### Given problem:
Return exactly the lines from the one bearing "What is the distance of" through the last, and no others. Pictures must be left out.

### Provided records:
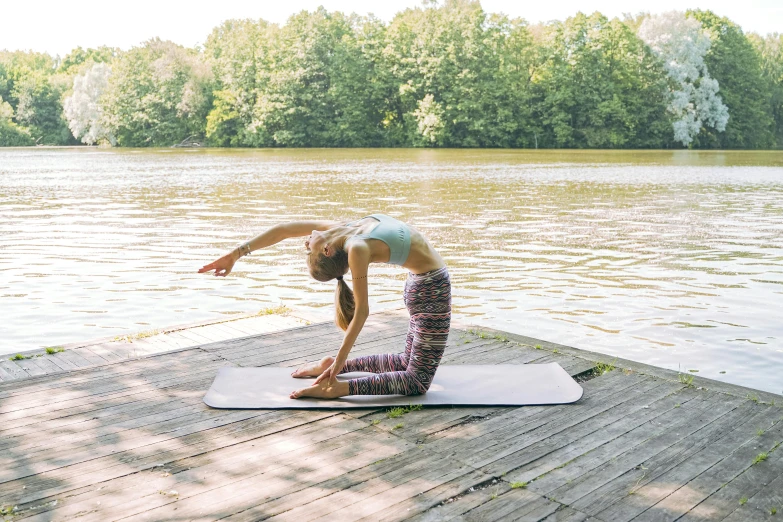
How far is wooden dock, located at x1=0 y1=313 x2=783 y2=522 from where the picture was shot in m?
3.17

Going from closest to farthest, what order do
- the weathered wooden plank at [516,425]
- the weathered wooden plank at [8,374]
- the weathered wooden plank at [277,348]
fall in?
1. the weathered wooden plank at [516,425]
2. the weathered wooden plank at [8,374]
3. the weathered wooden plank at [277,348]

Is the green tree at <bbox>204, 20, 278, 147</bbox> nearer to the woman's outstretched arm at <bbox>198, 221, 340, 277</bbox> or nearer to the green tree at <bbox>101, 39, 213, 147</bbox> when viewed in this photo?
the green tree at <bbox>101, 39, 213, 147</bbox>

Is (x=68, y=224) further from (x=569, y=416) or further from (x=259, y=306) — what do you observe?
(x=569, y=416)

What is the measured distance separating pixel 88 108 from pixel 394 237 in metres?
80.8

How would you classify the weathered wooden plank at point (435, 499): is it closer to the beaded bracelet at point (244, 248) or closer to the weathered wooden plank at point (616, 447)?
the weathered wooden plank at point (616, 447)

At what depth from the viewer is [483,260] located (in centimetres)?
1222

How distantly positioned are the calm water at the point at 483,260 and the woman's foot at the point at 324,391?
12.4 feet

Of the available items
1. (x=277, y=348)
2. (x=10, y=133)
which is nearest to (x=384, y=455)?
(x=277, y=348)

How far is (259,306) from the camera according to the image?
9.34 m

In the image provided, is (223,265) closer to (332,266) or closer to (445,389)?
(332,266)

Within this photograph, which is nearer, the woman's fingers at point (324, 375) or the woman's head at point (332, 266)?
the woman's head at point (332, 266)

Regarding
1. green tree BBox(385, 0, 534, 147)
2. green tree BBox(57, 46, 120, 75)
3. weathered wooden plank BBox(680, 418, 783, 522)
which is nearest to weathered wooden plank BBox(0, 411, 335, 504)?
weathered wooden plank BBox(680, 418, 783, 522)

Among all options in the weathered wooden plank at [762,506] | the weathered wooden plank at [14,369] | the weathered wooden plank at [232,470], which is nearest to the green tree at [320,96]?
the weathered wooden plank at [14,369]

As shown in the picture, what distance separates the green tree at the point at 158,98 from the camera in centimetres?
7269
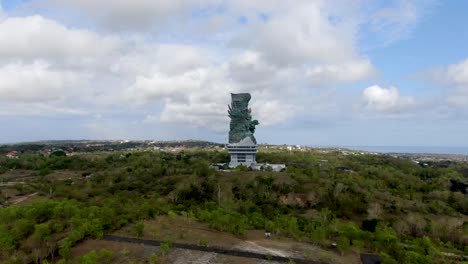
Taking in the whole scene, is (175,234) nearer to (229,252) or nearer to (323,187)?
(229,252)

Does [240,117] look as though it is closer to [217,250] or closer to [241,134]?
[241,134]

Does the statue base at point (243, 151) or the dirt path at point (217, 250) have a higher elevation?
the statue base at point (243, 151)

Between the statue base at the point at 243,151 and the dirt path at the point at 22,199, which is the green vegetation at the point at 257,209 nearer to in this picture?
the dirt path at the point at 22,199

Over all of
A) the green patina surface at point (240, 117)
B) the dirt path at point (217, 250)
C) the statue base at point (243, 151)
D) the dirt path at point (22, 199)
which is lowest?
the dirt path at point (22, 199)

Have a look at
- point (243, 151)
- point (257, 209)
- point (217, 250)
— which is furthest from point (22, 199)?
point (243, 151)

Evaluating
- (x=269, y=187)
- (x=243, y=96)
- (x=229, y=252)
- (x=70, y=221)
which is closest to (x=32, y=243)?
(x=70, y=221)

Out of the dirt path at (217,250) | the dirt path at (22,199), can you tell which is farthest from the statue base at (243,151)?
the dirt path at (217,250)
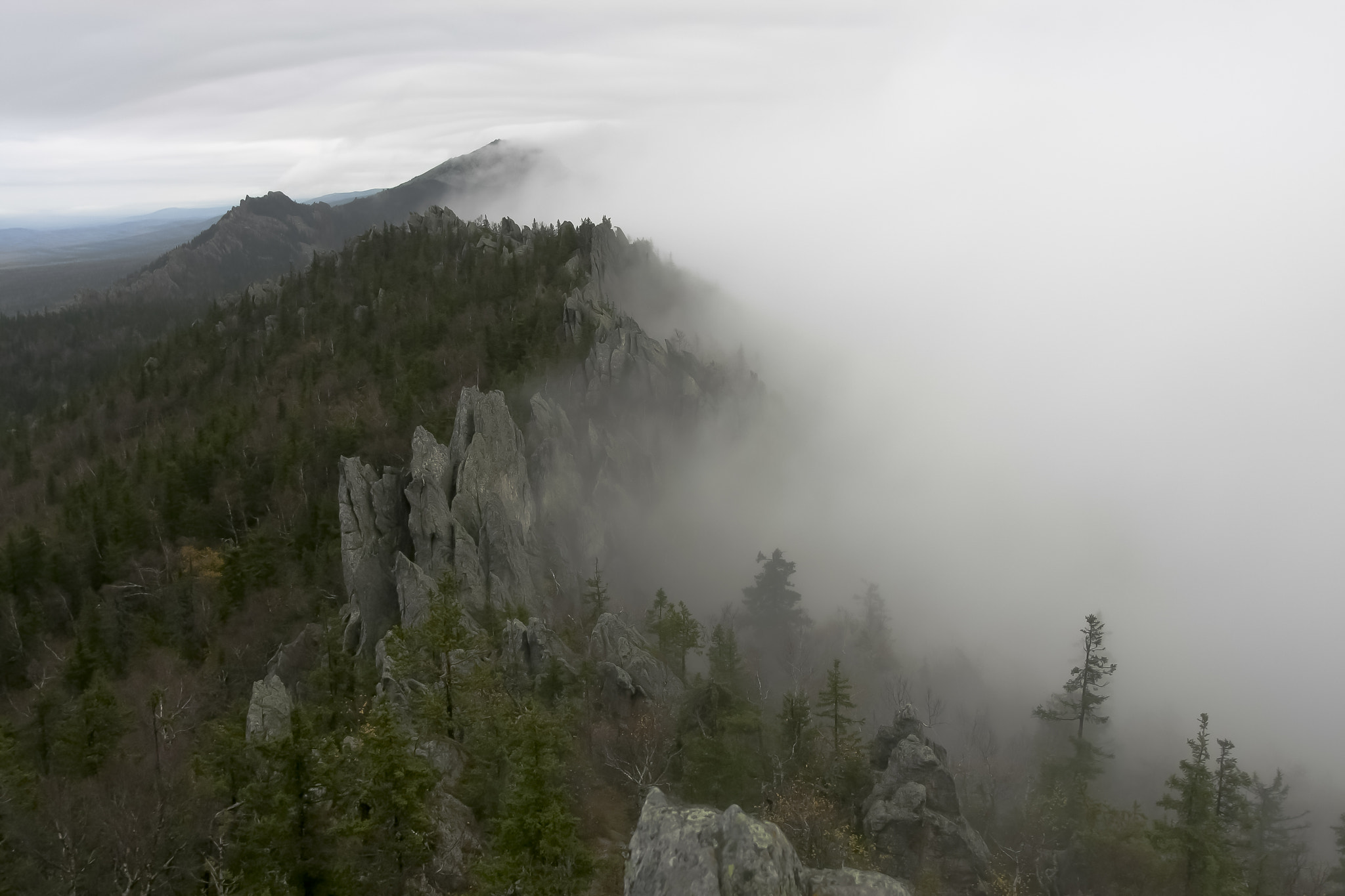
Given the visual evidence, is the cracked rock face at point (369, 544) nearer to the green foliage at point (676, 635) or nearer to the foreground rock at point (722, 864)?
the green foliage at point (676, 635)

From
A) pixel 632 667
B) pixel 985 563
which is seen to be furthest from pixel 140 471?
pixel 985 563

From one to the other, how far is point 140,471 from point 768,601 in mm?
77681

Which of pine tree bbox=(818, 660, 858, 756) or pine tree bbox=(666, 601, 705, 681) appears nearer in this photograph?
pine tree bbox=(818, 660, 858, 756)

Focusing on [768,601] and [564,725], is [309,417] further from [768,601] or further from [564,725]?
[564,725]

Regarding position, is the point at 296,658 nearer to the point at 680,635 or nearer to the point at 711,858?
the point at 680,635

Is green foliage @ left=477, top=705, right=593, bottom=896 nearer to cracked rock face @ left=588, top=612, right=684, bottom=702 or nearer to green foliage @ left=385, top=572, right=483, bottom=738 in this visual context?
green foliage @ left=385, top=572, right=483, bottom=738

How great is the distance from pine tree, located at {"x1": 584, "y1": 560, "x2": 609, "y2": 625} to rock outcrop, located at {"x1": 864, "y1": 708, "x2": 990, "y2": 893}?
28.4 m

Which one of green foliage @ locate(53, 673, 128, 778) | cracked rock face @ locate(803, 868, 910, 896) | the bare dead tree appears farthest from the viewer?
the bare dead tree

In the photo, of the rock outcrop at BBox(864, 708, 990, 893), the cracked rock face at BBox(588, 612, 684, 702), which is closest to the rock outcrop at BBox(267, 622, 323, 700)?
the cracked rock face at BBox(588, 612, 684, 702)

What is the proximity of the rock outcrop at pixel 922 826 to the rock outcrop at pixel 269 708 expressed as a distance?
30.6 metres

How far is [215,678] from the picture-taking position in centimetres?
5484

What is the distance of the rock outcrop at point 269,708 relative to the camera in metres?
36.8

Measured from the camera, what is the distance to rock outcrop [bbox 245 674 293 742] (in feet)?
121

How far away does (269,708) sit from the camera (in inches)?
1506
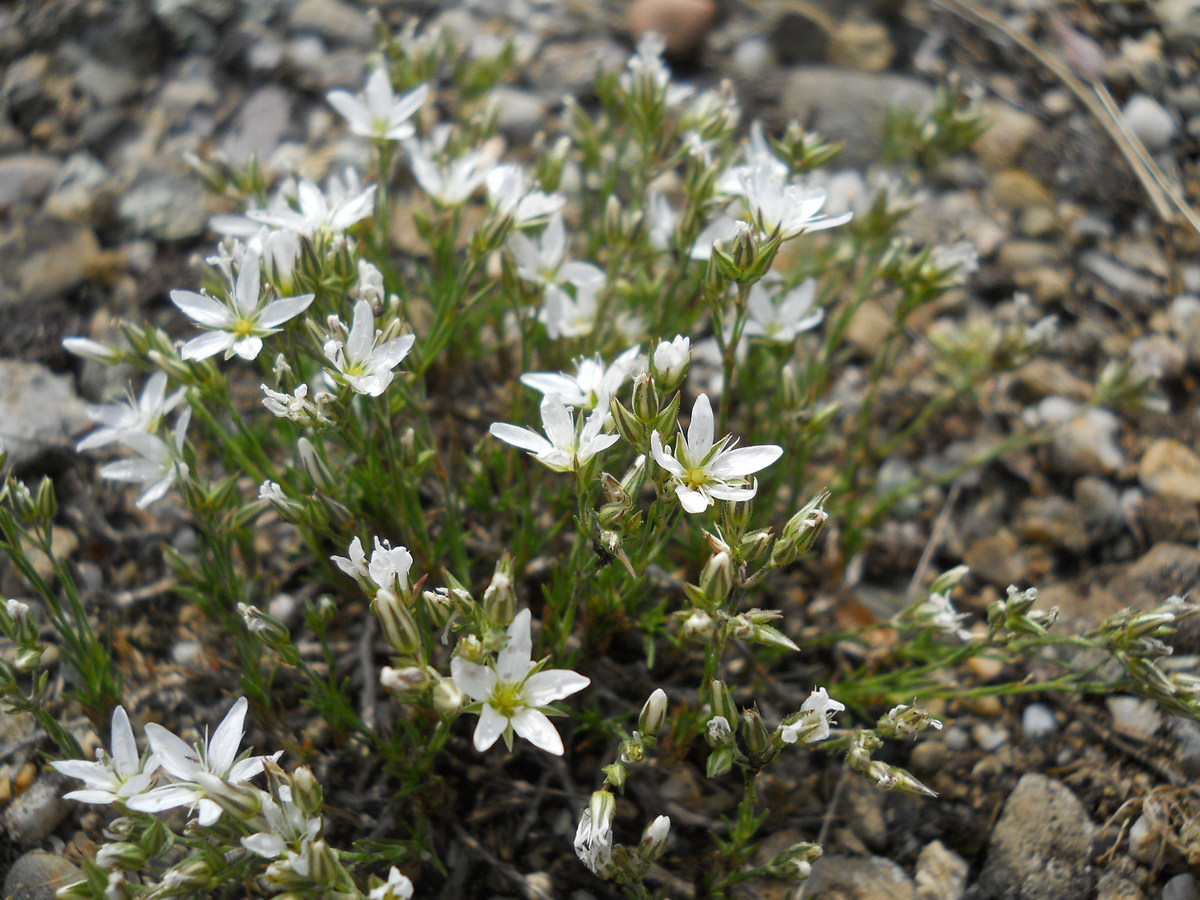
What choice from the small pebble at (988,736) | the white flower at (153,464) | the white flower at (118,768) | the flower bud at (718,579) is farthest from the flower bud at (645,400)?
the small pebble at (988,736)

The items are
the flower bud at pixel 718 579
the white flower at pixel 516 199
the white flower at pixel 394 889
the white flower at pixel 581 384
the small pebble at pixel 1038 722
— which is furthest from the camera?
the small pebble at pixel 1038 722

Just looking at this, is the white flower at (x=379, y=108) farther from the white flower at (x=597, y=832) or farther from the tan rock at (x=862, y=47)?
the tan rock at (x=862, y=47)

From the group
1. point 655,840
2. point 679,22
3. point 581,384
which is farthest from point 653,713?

### The reply:
What is the distance of the rock outcrop at point 269,708 relative to the camera in metres?
36.8

Measured from the camera, what is the distance to rock outcrop [bbox 245 674 293 742] (in feet)?
121

How far away does (269,708) sit from the camera (in inches)?
1506
What choice from the small pebble at (988,736) | the white flower at (153,464) | the white flower at (118,768) | the flower bud at (718,579) is farthest from the flower bud at (645,400)?
the small pebble at (988,736)

The items are
the flower bud at pixel 718 579
the white flower at pixel 516 199
the white flower at pixel 394 889
the white flower at pixel 581 384
the small pebble at pixel 1038 722
— which is furthest from the camera?
the small pebble at pixel 1038 722

Just looking at this, is the white flower at (x=379, y=108) farther from the white flower at (x=597, y=832) or farther from the tan rock at (x=862, y=47)?
the tan rock at (x=862, y=47)

From the group
1. point 655,840
2. point 679,22
3. point 581,384
which is farthest from point 653,713?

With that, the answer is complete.